*** Given text
All Commentary
Wednesday, November 1, 2006

Sales, Flat, or Spherical, Tax Reform Isn’t the Answer

Lately there has been a flurry of interest in tax reform, typically aimed at making compliance less onerous, removing the incentive for special-interest lobbying, and reducing the size and intrusiveness of the tax-collection agency. While few people will reject those ends, that does not imply that the attempt to achieve them is the optimal use of the inevitably limited time and energy that citizens choose to devote to political activities. Of particular relevance to readers of this magazine is whether friends of liberty ought to focus on such reforms to forward the cause of freedom.

There are also schemes circulating for supplementing the current income tax with, for example, a sales tax or VAT (value-added tax), but such plans are unlikely to gain much support from libertarians, given that they pose the obvious danger of providing the government with an additional way to collect revenue. Since they threaten to merely increase the overall tax burden on society without offering, from a libertarian point of view, any compensating benefits, I will not address them in this article.

However, suggestions for replacing the income tax with a sales tax, or simplifying it by taxing everyone at a single rate and eliminating all deductions (a “flat” tax) have caught the fancy of some libertarians. The main attractions of these ideas are that substituting a sales tax or flat tax for the current income tax appears to ease the burden of tax compliance. A sales tax in particular does not seem to penalize savings and investment the way an income tax does, and the promoters of such policy changes contend that their new system of taxation will produce results closer to those that would come about on the unhampered market than does the existing apparatus.
******
> **Required tasks**:
**A)** Rewrite the commentary between "Sales, Flat, or" and "cause of freedom.", inclusive, swapping "lobbying" for "campaigning".
**B)** According to the commentary, why are plans to add a sales tax or VAT on top of the current income tax left out of the discussion?
The rows that come next are separate material and have nothing to do with the commentary.
*** Supplied information
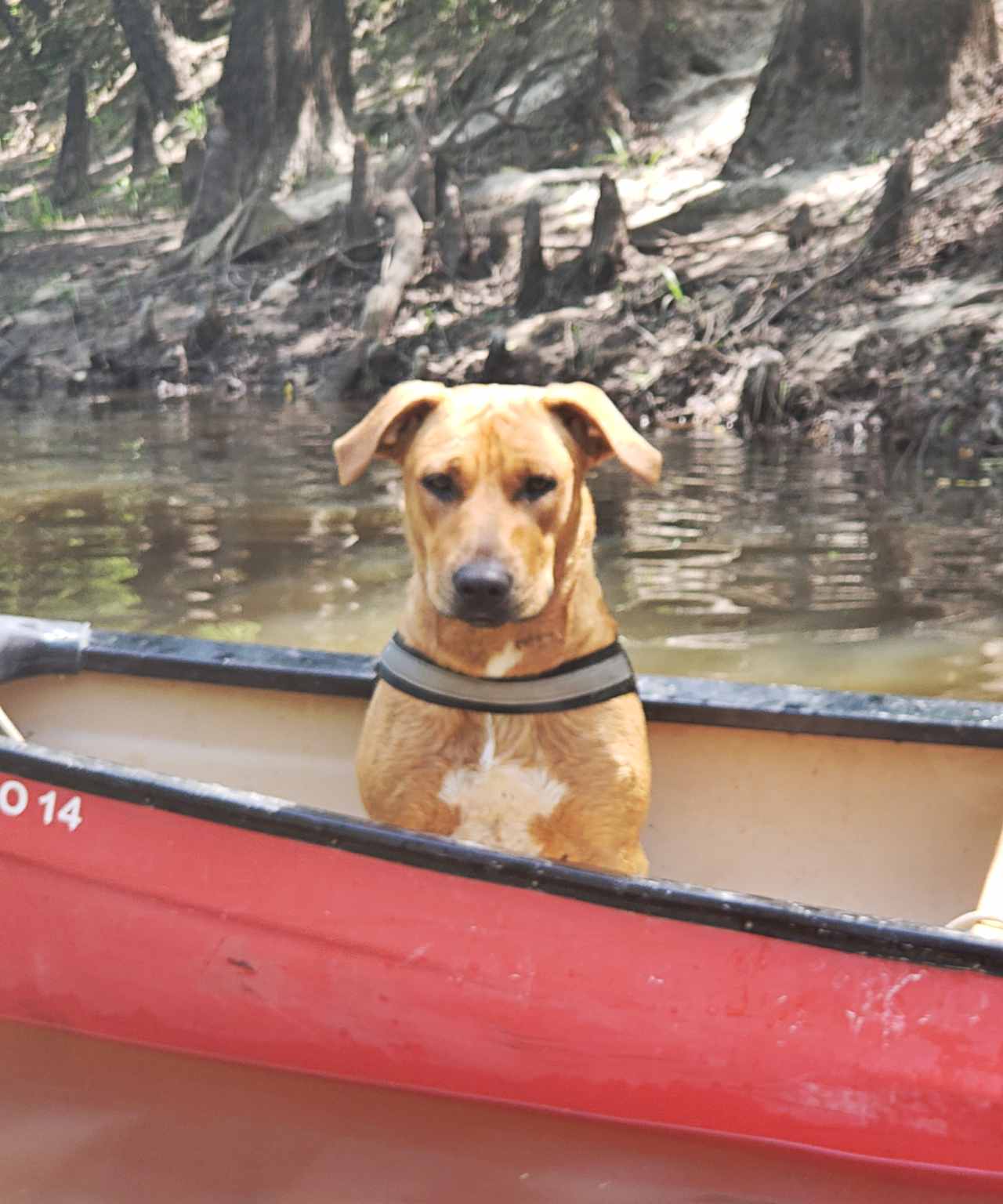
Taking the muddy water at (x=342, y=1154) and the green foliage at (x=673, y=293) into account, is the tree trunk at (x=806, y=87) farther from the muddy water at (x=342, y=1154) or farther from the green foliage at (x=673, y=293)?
the muddy water at (x=342, y=1154)

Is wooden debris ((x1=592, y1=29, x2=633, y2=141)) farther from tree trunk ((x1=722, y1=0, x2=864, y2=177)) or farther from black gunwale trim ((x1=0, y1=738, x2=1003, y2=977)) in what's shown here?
black gunwale trim ((x1=0, y1=738, x2=1003, y2=977))

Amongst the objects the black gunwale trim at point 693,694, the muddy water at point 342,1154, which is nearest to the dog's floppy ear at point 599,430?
the black gunwale trim at point 693,694

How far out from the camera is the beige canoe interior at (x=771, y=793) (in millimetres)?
4395

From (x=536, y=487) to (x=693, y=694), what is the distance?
125cm

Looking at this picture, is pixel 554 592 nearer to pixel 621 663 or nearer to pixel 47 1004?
pixel 621 663

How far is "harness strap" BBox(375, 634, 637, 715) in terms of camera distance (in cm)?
360

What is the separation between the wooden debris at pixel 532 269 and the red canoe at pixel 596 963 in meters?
13.8

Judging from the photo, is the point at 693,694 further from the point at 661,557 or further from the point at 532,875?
the point at 661,557

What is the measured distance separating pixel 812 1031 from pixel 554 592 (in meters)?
1.15

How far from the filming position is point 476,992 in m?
3.63

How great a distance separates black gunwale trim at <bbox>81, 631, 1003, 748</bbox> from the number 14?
93 cm

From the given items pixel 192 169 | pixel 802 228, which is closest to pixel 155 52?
pixel 192 169

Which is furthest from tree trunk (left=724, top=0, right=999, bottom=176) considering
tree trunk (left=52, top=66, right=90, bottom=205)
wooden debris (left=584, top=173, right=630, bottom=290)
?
tree trunk (left=52, top=66, right=90, bottom=205)

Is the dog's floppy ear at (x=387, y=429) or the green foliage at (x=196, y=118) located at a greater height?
the green foliage at (x=196, y=118)
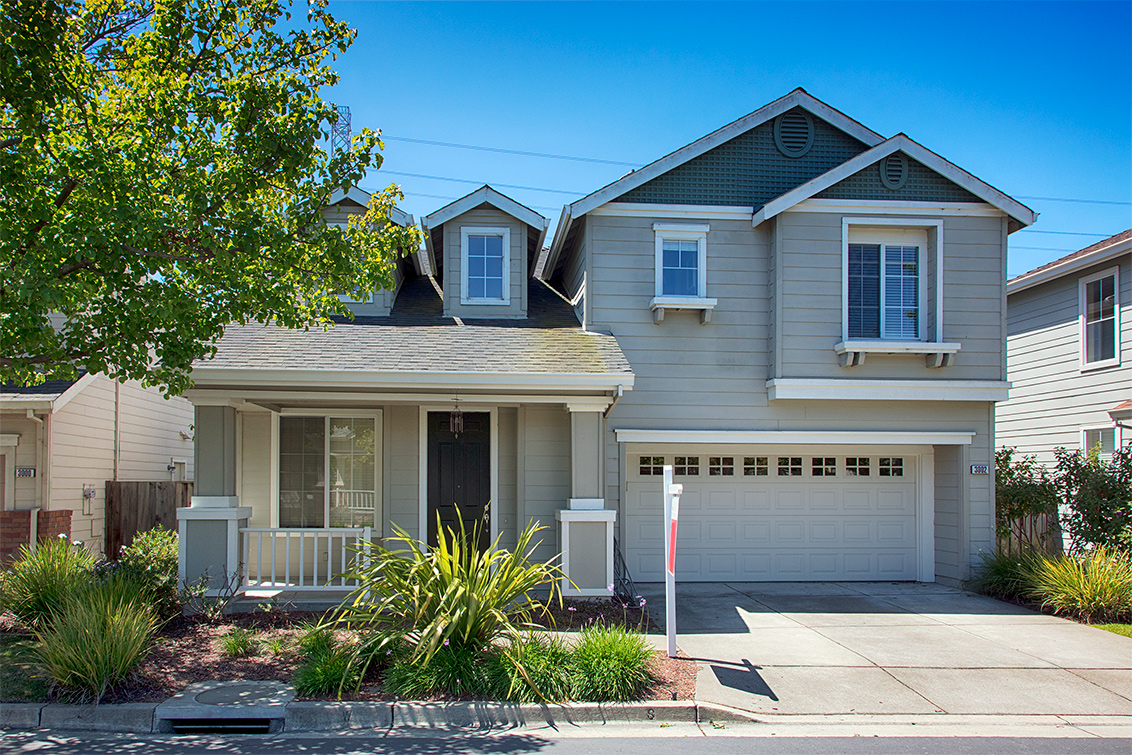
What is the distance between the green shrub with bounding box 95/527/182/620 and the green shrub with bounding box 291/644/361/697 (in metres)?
2.71

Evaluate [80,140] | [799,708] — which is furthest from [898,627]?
[80,140]

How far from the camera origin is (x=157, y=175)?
296 inches

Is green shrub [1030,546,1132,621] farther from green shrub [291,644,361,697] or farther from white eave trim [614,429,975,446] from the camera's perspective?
green shrub [291,644,361,697]

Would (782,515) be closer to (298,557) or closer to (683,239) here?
(683,239)

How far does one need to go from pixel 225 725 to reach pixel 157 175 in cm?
480

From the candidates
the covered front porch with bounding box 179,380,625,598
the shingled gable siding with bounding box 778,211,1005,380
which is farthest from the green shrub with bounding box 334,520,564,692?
the shingled gable siding with bounding box 778,211,1005,380

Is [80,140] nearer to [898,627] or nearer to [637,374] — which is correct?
[637,374]

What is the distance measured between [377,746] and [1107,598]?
343 inches

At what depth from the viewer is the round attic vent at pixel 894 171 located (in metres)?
12.1

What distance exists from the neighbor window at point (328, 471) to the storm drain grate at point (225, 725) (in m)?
5.31

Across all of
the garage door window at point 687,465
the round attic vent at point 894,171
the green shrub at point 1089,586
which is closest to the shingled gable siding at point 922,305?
the round attic vent at point 894,171

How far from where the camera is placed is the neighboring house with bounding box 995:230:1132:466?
1399 cm

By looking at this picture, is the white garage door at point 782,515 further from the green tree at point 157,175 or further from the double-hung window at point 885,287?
the green tree at point 157,175

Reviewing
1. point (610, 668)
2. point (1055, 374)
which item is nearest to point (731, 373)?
point (610, 668)
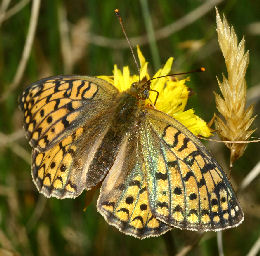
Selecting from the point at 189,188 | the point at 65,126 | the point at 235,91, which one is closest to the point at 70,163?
the point at 65,126

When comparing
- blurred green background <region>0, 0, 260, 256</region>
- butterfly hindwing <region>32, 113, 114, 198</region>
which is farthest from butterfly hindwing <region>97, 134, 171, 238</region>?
blurred green background <region>0, 0, 260, 256</region>

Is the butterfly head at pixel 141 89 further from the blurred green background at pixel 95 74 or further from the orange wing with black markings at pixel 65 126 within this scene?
the blurred green background at pixel 95 74

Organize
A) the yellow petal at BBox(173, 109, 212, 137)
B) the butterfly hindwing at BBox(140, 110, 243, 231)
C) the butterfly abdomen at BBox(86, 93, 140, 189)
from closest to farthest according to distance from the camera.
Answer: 1. the butterfly hindwing at BBox(140, 110, 243, 231)
2. the butterfly abdomen at BBox(86, 93, 140, 189)
3. the yellow petal at BBox(173, 109, 212, 137)

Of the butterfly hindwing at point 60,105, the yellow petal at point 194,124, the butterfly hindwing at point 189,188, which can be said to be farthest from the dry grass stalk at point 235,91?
the butterfly hindwing at point 60,105

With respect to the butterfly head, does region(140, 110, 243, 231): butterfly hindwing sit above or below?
below

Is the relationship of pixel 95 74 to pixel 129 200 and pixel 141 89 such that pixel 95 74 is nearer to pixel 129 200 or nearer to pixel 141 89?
pixel 141 89

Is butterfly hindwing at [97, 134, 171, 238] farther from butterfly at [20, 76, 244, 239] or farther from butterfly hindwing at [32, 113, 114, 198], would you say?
butterfly hindwing at [32, 113, 114, 198]

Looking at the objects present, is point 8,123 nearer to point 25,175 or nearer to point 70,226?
******
> **Solutions per task**:
**A)**
Sales, Flat, or Spherical, Tax Reform Isn’t the Answer

Lately there has been a flurry of interest in tax reform, typically aimed at making compliance less onerous, removing the incentive for special-interest campaigning, and reducing the size and intrusiveness of the tax-collection agency. While few people will reject those ends, that does not imply that the attempt to achieve them is the optimal use of the inevitably limited time and energy that citizens choose to devote to political activities. Of particular relevance to readers of this magazine is whether friends of liberty ought to focus on such reforms to forward the cause of freedom.

**B)** They threaten merely to increase the overall tax burden on society without offering any compensating benefits from a libertarian point of view.